I agree with you. Though the first example is clever, there is nothing funny about domestic violence so it is inappropriate.
I did appreciate the turn of phrase in the second one. Quite witty!
Sometimes a clever turn of phrase can be wonderfully entertaining. In the news business, it is often discouraged, depending on the seriousness of the subject matter.
I have two examples of clever writing, one I think worked and one that didn’t.
I’ll start with the poor choice of wording.
The story is about a married woman woman who was arrested for attacking her husband with a knife. The story, reported in the English language version of the Phnom Penh Post in Cambodia, explains that the 27-year-old husband drank to the point of intoxication, became enraged and kicked his wife, 21, who apparently had enough. She stabbed him twice in the stomach, though apparently not fatally.
In home rife with strife, husband knifed by wife
It’s so clever it rhymes. But this is a serious story, and one in which being cute in a headline probably isn’t the greatest idea, even though it appears in a police blotter section, in which unusual stories are often featured. This story, while it may be unusual, is not the kind of lighthearted fare typical of a police blotter-style digest.
The other instance, one I think worked better, was an opening line to a story about Thursday night’s vice presidential debate. Scott Pelley opened the CBS Evening News with this line:
They have 90 minutes to prove that seconds count.

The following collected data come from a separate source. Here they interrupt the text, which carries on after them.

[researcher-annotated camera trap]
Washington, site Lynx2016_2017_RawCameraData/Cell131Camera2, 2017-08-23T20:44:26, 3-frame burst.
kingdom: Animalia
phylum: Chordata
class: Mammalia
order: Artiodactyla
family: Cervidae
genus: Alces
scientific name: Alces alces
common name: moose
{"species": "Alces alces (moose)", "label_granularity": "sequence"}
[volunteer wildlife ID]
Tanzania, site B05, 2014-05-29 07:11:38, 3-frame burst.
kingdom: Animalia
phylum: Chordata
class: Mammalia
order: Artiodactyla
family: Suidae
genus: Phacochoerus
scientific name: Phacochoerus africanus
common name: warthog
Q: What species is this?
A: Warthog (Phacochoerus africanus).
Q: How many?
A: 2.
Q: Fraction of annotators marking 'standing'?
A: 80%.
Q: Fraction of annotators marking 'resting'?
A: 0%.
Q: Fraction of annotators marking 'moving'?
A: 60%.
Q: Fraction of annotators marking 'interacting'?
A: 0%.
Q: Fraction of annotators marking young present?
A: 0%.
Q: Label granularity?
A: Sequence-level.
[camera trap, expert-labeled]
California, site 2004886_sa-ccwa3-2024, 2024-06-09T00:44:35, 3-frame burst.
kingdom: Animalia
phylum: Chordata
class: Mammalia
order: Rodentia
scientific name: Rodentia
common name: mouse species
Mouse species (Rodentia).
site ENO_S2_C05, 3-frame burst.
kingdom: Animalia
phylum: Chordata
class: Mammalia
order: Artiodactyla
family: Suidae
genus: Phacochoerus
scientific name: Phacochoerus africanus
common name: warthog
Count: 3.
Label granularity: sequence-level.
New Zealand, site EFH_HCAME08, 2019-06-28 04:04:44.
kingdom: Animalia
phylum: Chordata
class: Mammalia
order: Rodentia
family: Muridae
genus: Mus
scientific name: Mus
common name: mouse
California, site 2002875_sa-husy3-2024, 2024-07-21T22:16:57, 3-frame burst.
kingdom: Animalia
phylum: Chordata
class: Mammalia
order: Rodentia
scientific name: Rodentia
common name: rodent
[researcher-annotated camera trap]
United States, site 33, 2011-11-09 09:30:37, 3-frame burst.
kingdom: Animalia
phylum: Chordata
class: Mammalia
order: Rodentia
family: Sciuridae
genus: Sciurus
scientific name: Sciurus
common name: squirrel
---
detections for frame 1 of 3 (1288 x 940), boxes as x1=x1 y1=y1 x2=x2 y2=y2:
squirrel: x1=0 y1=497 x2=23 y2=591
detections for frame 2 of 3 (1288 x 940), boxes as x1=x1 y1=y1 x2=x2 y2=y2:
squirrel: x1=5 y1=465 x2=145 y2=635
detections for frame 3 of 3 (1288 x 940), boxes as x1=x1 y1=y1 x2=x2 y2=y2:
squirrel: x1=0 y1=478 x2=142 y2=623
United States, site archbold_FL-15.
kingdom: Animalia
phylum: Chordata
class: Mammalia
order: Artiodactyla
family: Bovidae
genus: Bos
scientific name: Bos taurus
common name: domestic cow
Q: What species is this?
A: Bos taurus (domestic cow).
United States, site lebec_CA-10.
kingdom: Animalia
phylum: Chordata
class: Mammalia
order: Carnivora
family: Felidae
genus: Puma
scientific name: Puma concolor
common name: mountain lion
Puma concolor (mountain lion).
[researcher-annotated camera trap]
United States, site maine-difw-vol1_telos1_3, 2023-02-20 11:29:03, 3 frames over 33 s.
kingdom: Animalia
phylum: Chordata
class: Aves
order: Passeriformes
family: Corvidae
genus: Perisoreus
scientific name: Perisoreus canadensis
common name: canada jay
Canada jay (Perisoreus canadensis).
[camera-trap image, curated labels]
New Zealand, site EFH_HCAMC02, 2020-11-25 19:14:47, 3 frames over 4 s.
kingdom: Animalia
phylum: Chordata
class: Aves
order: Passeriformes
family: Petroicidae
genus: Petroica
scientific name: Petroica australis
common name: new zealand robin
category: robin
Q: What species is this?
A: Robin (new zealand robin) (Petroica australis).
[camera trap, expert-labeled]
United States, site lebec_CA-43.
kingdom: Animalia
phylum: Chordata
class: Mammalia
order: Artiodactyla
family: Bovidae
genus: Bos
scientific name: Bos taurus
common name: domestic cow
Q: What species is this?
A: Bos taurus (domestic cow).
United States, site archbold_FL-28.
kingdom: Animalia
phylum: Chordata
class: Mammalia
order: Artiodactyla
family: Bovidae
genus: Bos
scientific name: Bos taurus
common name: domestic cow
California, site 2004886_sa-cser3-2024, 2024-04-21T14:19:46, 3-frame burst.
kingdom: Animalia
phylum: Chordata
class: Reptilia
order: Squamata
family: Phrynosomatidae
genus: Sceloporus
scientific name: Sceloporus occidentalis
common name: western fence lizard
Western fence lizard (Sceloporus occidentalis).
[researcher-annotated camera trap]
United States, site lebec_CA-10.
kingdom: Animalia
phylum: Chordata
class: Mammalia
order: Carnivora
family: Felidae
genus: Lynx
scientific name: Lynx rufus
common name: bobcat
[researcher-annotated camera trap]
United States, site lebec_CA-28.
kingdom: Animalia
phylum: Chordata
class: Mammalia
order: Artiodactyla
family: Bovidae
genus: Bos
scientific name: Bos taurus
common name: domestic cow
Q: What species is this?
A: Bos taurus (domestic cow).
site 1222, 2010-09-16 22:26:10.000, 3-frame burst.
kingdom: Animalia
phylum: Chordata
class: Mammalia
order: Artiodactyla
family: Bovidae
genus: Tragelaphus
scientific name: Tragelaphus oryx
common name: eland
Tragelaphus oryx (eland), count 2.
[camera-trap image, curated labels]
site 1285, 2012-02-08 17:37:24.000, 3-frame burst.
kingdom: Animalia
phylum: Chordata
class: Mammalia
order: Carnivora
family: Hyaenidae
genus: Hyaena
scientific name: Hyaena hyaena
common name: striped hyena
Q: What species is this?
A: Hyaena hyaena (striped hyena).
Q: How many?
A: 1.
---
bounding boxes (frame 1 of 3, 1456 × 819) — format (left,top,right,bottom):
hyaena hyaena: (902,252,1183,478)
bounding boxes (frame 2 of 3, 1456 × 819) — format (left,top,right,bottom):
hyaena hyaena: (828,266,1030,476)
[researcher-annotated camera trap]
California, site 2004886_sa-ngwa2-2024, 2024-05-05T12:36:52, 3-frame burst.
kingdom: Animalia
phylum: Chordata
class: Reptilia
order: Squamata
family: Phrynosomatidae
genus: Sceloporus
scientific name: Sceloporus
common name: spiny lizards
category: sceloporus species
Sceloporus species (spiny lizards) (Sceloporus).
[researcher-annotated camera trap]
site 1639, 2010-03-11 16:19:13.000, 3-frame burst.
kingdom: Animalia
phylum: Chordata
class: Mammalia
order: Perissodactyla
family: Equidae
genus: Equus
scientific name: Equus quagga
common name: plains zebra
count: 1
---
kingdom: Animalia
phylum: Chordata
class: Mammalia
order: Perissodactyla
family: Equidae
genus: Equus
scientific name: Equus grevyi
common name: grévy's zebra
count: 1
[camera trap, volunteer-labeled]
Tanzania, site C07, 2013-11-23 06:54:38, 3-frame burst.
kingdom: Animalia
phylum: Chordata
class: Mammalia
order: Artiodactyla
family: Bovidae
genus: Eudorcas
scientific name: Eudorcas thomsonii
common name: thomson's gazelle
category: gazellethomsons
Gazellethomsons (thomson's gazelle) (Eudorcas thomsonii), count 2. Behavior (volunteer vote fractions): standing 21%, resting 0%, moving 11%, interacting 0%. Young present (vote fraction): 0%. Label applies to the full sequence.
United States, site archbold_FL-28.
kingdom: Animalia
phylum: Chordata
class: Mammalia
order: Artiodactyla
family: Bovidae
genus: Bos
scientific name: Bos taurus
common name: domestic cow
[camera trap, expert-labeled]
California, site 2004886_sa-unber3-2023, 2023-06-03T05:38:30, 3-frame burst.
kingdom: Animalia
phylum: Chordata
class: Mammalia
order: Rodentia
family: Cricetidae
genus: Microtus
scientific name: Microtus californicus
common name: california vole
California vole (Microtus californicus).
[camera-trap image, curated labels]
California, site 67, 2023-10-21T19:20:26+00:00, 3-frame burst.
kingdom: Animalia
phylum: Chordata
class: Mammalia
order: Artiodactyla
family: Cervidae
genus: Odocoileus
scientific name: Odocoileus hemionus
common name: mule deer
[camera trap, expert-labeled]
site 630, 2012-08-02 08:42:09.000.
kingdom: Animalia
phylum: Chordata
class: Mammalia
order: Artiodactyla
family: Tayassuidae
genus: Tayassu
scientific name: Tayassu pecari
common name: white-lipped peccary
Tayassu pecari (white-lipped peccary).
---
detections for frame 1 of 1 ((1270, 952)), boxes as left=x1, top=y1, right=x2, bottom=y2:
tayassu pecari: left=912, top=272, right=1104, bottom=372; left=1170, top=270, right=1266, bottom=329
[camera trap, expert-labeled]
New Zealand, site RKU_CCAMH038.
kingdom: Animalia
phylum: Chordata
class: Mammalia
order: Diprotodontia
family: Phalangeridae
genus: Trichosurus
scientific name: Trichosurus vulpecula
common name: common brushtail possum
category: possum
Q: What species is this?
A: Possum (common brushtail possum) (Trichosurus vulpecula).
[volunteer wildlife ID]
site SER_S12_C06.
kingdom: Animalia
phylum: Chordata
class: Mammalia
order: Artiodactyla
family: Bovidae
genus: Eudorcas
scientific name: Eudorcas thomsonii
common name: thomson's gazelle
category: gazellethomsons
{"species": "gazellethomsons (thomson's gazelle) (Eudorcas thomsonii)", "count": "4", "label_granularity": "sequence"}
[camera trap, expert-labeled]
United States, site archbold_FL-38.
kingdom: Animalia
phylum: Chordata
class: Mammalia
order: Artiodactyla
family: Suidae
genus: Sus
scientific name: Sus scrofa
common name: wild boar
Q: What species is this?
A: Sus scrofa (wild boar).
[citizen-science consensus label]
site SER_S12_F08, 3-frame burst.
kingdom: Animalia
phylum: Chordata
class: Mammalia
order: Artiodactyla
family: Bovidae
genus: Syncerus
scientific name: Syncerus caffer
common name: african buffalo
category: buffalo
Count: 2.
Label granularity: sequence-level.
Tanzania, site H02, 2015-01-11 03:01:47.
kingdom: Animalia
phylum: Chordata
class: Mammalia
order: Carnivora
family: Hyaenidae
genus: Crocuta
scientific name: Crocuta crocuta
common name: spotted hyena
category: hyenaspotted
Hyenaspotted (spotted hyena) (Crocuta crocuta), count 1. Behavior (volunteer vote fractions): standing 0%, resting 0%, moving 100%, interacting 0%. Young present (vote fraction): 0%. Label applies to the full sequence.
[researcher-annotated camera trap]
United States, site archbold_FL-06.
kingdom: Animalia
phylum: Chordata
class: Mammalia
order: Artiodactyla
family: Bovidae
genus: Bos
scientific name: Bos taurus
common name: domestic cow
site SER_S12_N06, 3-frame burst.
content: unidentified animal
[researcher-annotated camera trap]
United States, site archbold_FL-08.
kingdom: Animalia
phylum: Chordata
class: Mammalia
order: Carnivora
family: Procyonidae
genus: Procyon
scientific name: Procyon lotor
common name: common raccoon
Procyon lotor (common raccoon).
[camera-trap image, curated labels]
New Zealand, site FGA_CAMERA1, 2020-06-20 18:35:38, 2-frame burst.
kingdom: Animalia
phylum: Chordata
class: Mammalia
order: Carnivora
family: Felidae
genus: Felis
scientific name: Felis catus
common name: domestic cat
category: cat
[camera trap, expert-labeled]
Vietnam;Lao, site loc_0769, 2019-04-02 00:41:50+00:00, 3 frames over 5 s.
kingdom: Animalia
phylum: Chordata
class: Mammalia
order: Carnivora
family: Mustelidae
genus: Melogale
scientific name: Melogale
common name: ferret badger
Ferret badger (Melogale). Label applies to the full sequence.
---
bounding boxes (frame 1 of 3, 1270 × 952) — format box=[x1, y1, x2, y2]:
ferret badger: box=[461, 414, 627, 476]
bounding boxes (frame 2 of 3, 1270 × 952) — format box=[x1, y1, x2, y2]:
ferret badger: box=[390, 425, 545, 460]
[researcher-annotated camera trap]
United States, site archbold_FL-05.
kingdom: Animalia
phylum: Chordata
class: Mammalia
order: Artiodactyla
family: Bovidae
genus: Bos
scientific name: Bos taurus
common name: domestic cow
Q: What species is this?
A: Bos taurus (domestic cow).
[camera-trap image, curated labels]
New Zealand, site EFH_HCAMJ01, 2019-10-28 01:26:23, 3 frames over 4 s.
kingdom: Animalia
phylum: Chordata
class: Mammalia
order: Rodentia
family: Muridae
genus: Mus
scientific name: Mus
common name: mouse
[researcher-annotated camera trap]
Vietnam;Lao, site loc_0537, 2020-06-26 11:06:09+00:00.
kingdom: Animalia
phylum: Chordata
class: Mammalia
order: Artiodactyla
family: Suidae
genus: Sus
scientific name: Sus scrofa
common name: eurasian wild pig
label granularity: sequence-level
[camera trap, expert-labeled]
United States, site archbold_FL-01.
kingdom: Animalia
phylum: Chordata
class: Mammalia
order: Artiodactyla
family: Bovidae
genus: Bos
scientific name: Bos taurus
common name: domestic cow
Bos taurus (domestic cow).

Not “seconds” in terms of time, but seconds in terms of the second-place slot a vice president holds. While the electoral process is certainly serious, this particular story, a preview of a political event that hasn’t yet happened, doesn’t have someone’s life potentially on the line.
Like the domestic violence story’s headline, it’s a quite clever turn of phrase.
But I have always believed that when a violent crime takes place, clever isn’t always the best choice to make.